Rx & The Law
by Don R. McGuire, Jr., R.Ph.,
Pharmacists Mutual Insurance Company
In the past, this series has examined a number of legal and claims issues. Think back to your pharmacy law class in college. How much do you remember about the elements of negligence? What does a plaintiff have to prove in order to win a negligence case? Time for Negligence 101 class to begin.
The more common types of claims involving pharmacists are negligence claims. Negligence is one category of cases in the area of the law known as Torts. Negligence is defined as “the failure to exercise that degree of care which a person of ordinary prudence would exercise under the same circumstances.” As you might have guessed, negligence and neglect derive from the same root word. Negligence does not include reckless behavior or intentional behavior.
To win a negligence case, the plaintiff must prove four elements. They are; duty, breach of that duty, proximate cause, and harm. We will examine each of these elements in turn as they apply to pharmacy practice.
Duty is the requirement to behave in a certain manner for the benefit of another. Pharmacists do have certain duties to their patients. There is a long line of cases that indicate that a pharmacist has a duty to fill a patient’s prescription correctly. Previous to changes in pharmacy practice, this was the pharmacist’s only duty to their patients. Today, we have additional duties, such as patient counseling and drug regimen reviews. The courts in the various states have been slow to recognize these additions to the pharmacists’ duties. This results in differing case law from state to state. However, the pharmacist’s duties to their patients are not unlimited. The pharmacist has to take only reasonable steps to prevent foreseeable harm. Therefore, it is not required to prevent all harm. If the plaintiff’s case involves a situation where the pharmacist did not have a duty to the plaintiff, then the case will fail.
The second element of a negligence case is whether a breach of the pharmacist’s duty to the patient has occurred. A duty can be breached in one of two ways. The required duty is not performed (nonfeasance) or the activity is performed, but it is incomplete or incorrectly done (malfeasance). This element most likely will require some proof of the standard of care. This involves the testimony of expert witnesses. The expert witness will draw on their own experience, laws and regulations, codes of ethics, and other such items to determine if the pharmacist performed their required duties adequately. In cases where a prescription has been misfilled, this element is not hard to prove. Case law is full of cases that state that a pharmacist must fill prescriptions correctly. If you don’t, that is a breach of duty. However, in cases where it is alleged that the pharmacist failed to perform DUR or provide patient counseling, it can be more difficult. Many times you will have opposing testimony from experts, as well as from opposing testimony from parties. It is usually not clear-cut what the judge or the jury will decide when they are given conflicting testimony.
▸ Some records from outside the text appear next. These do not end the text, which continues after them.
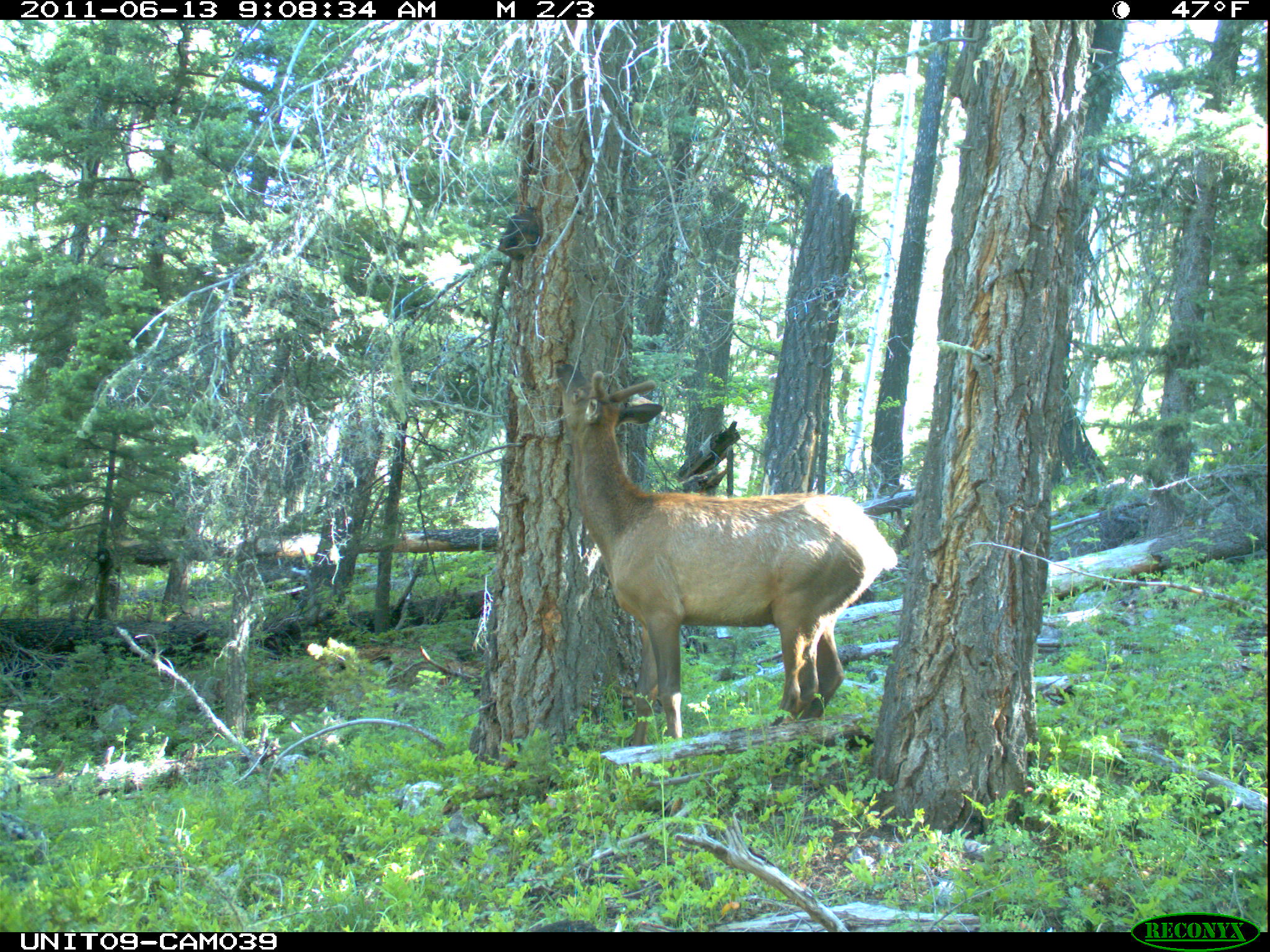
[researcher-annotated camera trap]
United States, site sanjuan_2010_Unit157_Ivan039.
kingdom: Animalia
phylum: Chordata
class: Mammalia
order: Artiodactyla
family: Cervidae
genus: Cervus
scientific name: Cervus elaphus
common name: red deer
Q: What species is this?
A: Cervus elaphus (red deer).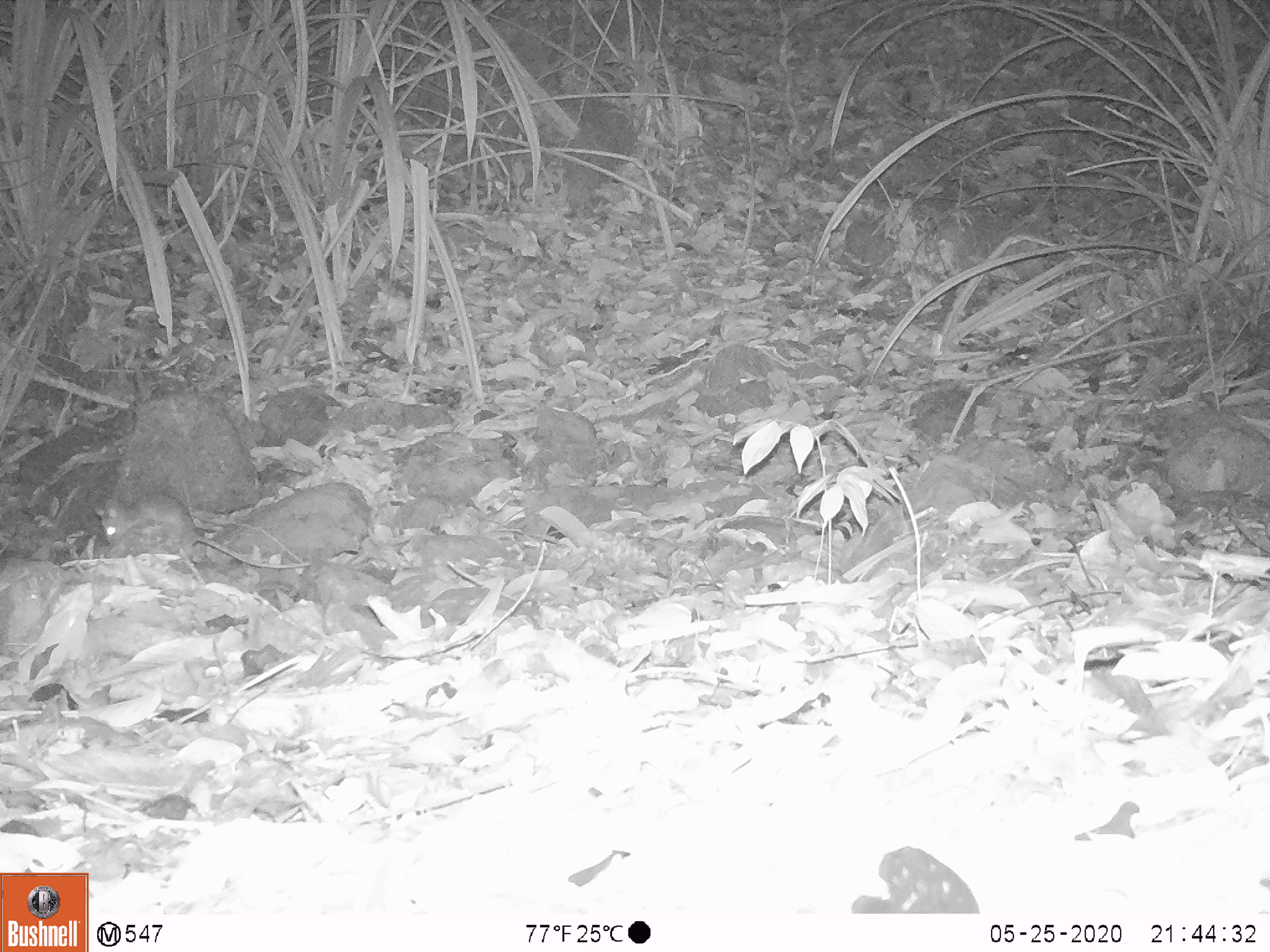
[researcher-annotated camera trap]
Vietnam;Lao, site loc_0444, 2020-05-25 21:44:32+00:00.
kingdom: Animalia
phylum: Chordata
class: Mammalia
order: Rodentia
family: Muridae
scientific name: Muridae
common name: old-world mice and rats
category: unidentified murid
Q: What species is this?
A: Unidentified murid (old-world mice and rats) (Muridae).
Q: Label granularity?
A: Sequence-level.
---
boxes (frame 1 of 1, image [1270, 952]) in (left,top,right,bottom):
unidentified murid: (94,495,311,568)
The third element that the patient must prove in order to prevail is that they were injured or harmed. In many cases, this is not too difficult. The patient became dizzy and fell, their blood sugar dropped precipitously, their blood pressure increases or decreases, or they suffered an allergic reaction. Many states require a physical injury in order to make a claim for emotional injuries. The theory here is that claims for anxiety, stress, sleeplessness, etc. are more credible if they result from a bodily injury. Sometimes it is difficult to separate the symptoms complained of from the patient’s underlying pre-existing conditions. This leads us to the fourth element.
The injury that the patient suffered must have been proximately caused by the breach of duty. That is, if a prescription is misfilled, the injury suffered must be due to the misfill and not some other cause or underlying condition. For example, a person who experiences high blood pressure after taking an overdose of an antihypertensive drug would cause you to question if the misfill actually caused those symptoms. This element becomes very important in cases where it is not clear if the patient actually took the drug in question, or that the symptoms could be caused by some other factor. Again, this is an area where the use of expert witnesses is very important. There is also another concept under this element. It is called superceding or interceding cause. Suppose that a patient had been taking the wrong medication for a couple of days when she is involved in a car accident. The impact breaks her leg and requires surgery to repair the bone. Obviously, this injury is not the result of the misfill and would not be proximately caused by it. This injury would not be compensable under the misfill claim.
In summary, for a patient to prevail in a negligence claim against a pharmacist, the patient must prove the four elements of negligence. They are duty, breach of that duty, proximate cause, and harm. If they fail to prove even one of the elements, then there will be no monetary damages awarded to them. However, in cases involving the misfiling of potent medications, such as methotrexate or warfarin, this burden of proof is not a huge obstacle to overcome.